Now users with devices running Android 4.1 Jelly Bean to Android 4.4 KitKat can download the updated Google Now Launcher, allowing them to experience some of the elements of Google's latest Android 5.0 Lollipop - though these elements are very few and don't even include the Lollipop onscreen navigation bar.

The updated Google Now Launcher includes changes such as the Search bar on the home screen and app drawer now has a white theme like Lollipop. The Google Now swipe-side menu has also been added, and few animations are also similar to Lollipop OS.

Last week, Google updated the Google aka Google Search app to version 4.1, bringing the all new 'Now cards' settings page, improved 'Ok Google' Detection settings, slightly revamped Material Design-like elements, and support for nine new Indian languages.
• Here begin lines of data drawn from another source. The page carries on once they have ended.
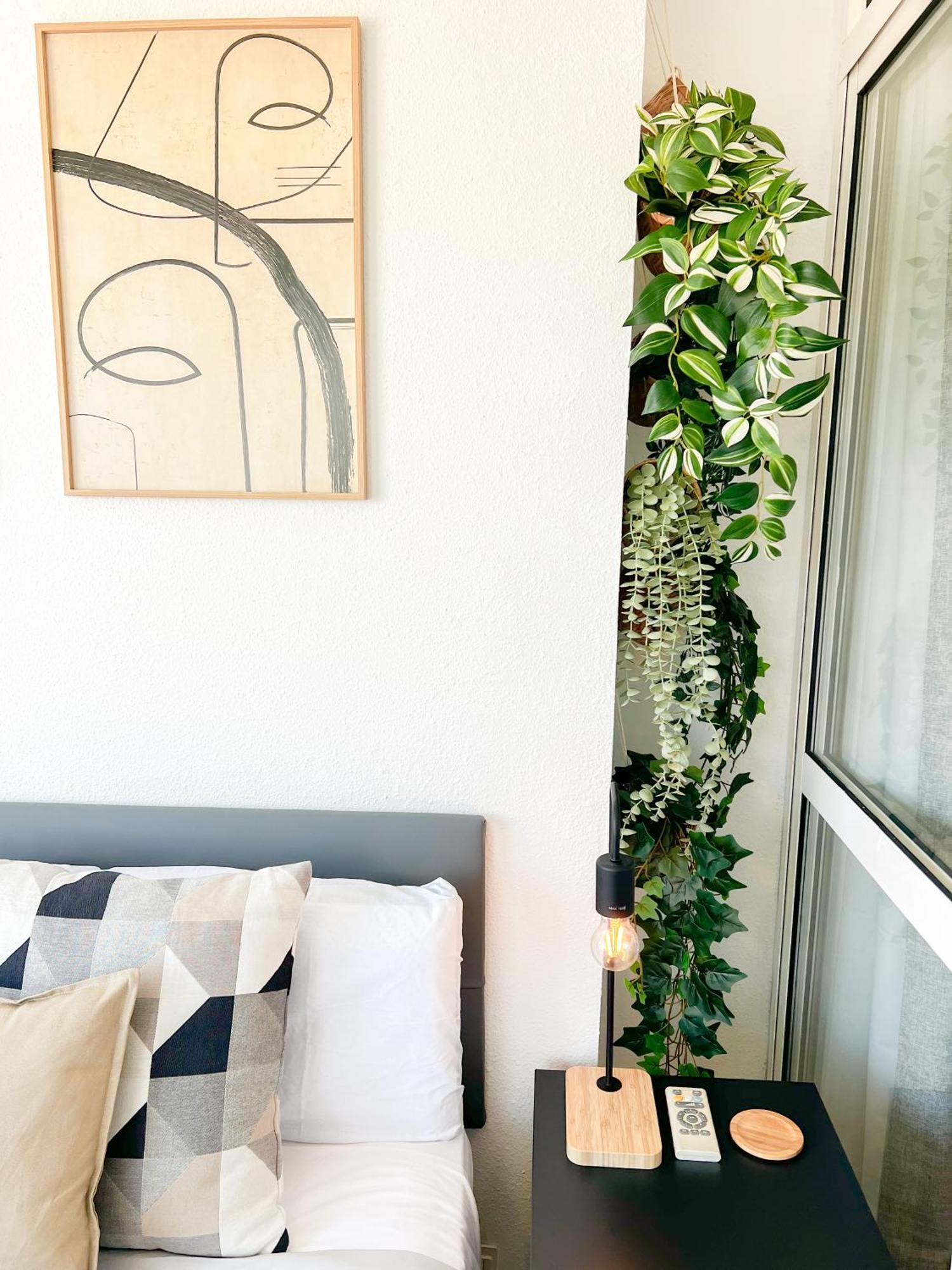 Apartamento Cozy Flat With Sea Views La Torre Torremolinos Exterior foto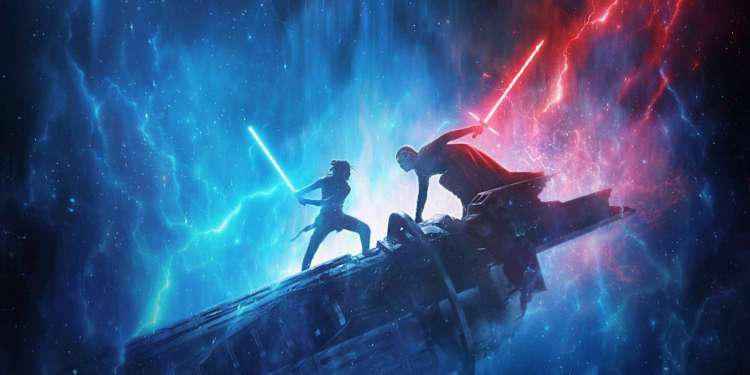 Star Wars The Rise of Skywalker: Η ιστορία 40 ετών φτάνει στο τέλος της με συγκινητικό τρόπο [trailer]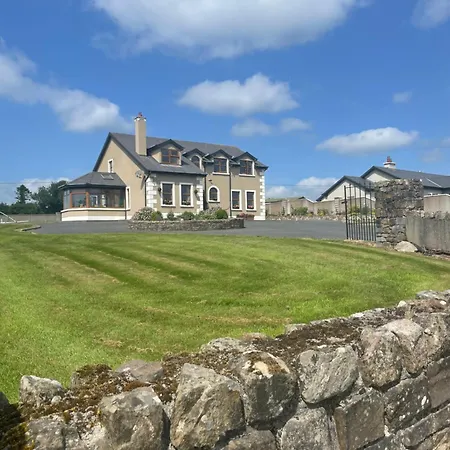 Kwatera prywatna Large Ensuite Balnacart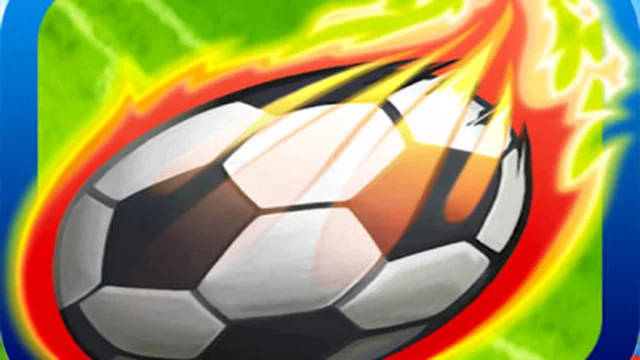 Head Soccer Hero Football Game game thumbnail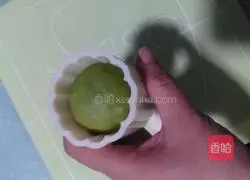 Mooncake simple recipe 7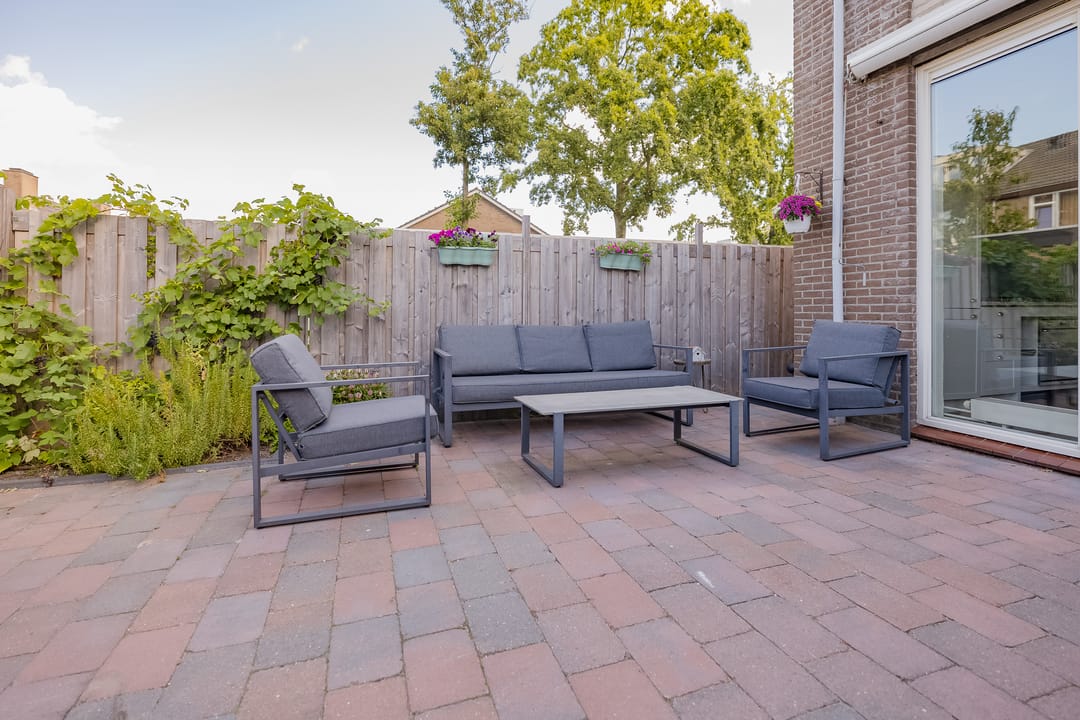 Foto 38 van Groenoord 199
Later in the week, the app teardown by Android Police revealed new findings speculating possible integrations in the future such as audible notifications, Project Hera, third-party integration and more.

One feature that that went live silently was noted in the report. In the updated app, Google tweaked the Google Now launcher ability to interact with users. The launcher has been improved to work as an overlay representing interactions, regardless of which launcher or application is active. This is different from the older version, where speaking the key phrase 'Ok Google' with any other app in the foreground would immediately launch Search, sending the current app into the background.